An Objective Argument Against Racism

By Indana Simonde. Indana, 36, lives in Edinburgh, Scotland, UK. Please read his article and leave thoughts and comments below.

Imagine there were no people from Africa as one region on the planet. Or rather, imagine everyone with a little bit of race that was not the same as your own left this, our host planet, in one migratory movement. If I as one person could leave planet Earth such that every single person on the planet might feel a little more comfortable in their negative sentiment towards me, I would. Unfortunately, I cannot as the present does not allow it. I can move countries, or go back to Africa which as always is an option. The only thing with that is, freedom, rights and ethnicity, each of which are inherently bound within a three-way interrelationship, all came about through racist negativity. By racism, I don’t mean the modern form of name calling and occasional violent riots in streets, social movements, police harassment, targeted and biased attitudes from every member of society within specific social circles or even just intolerance.

It takes a lot to be anti-racist but perhaps it is simply just an act. In high-school, I learnt the one word every African hates (or should) despite not fully understanding the connotations for the past, future and present of myself, my family and anyone I once knew to be of an ethnic persuasion (that is to say, who had a little colour as opposed to being called ‘black’ or ‘coloured’ or the N bomb – which is the accursed word). One of my friends asked me as one person, do you mind if I call you that name (as opposed to my actual name). I replied, being young and ignorant as with us all, “yeah sure!” and from that point on, something in my life became abnormal to the point where I was desensitised to the effects of racism, intolerant to all things racist; except, I failed to note something very important. I am not a member of the African community in Scotland. Neither am I a member of any community in Scotland.

What does racism mean to me? War(s) that I wasn’t involved in, in which my country of birth had nothing to do with (outside of enslavement post-1600), and I note this as my birth country as opposed to where I live now didn’t exist until after the 1950s. I went back (some people say, “go back to where you came from etc.” which I did once, and was baptised in Zambia despite having a church in Edinburgh. I was racially abused in the airport in Johannesburg, something I didn’t think much of despite the journey to visit my father’s grave with my family). Then, everywhere I went I saw the effects of racism, poverty, child poverty, homelessness in minors under the age of 10 on a regular basis. Not starvation, but roads with potholes. Building that are poorly constructed and not maintained. A lack of toys for kids. Food that would not be eaten or consumed in five-star hotels etc.; and more than anything, the elitism that I was raised with (and this might sound funny but I will explain as this essay continues).

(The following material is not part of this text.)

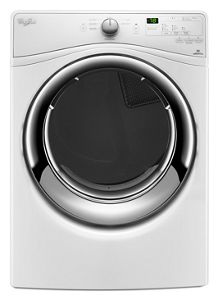 See All Dryers | Whirlpool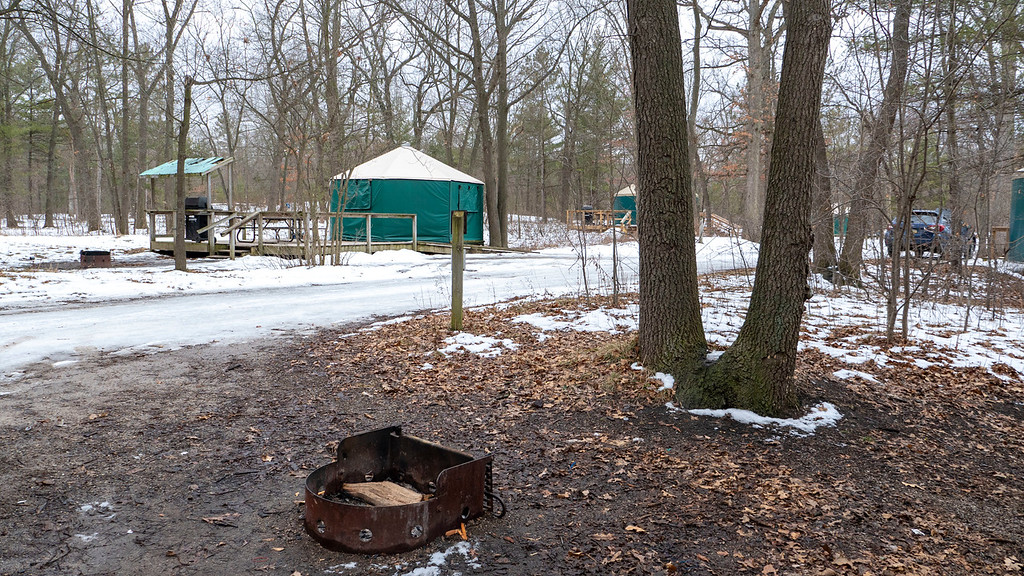 Pinery Provincial Park yurts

Imagine travelling to a country on holiday, and then the army of that country, (ill-equipped and ill-trained in how to hold a rocket launcher on a non-strategic bridge) corrupt and very much in need of dignity, pride, self-respect and a little honour, takes a bribe in order to allow a member of the public passage on the same bridge to watch a dam release water. This is the effect of colonialism. A world in which despite the struggles for freedom, the same freedom(s) that are taken for granted such as the privilege of a house or flat in a bad area of town surrounded by lots of really good people in a country with a lot more infrastructure in comparison than you could imagine.

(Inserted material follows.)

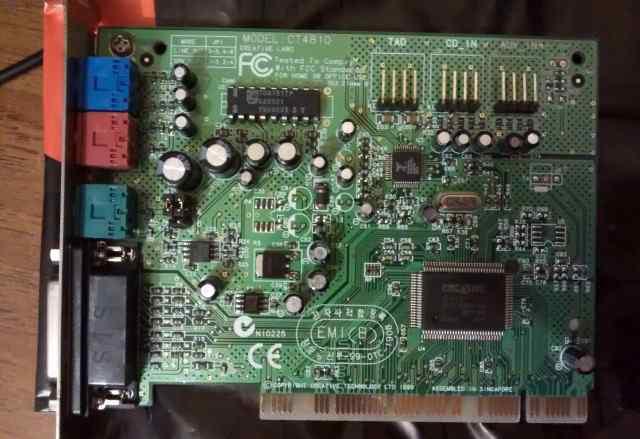 Звуковая карта Creative CT4810 PCI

This is mostly meaningless, and “sorry” doesn’t fix the problem, whilst it addresses an issue, it doesn’t fix the problem (which is why I believe in Global Disarmament in favour of Education and Healthcare). It might not matter, but xenophobia, racism and the burning of an individual are a normal thing to happen in many African states, where that would be an atrocity to the shame of most, if not all, Western nations of a civilised nature. Money doesn’t help either (due to the fact that it would take a lot more than simply a few countries or a few organisations, or a handful of charities and charitable giving from a public to turn the clock back). So, why am I writing this personal statement and why should black lives matter? or rather do they matter in the modern age? i.e. is there a single nation that uses equality [as an ideal] and then enshrines the very same in its history, it’s truth and belief structure? In my own eyes there is not one, despite the laws and the changing attitudes. Equality requires all inhabitants of a nation or rather the planet to be equal, otherwise it doesn’t exist.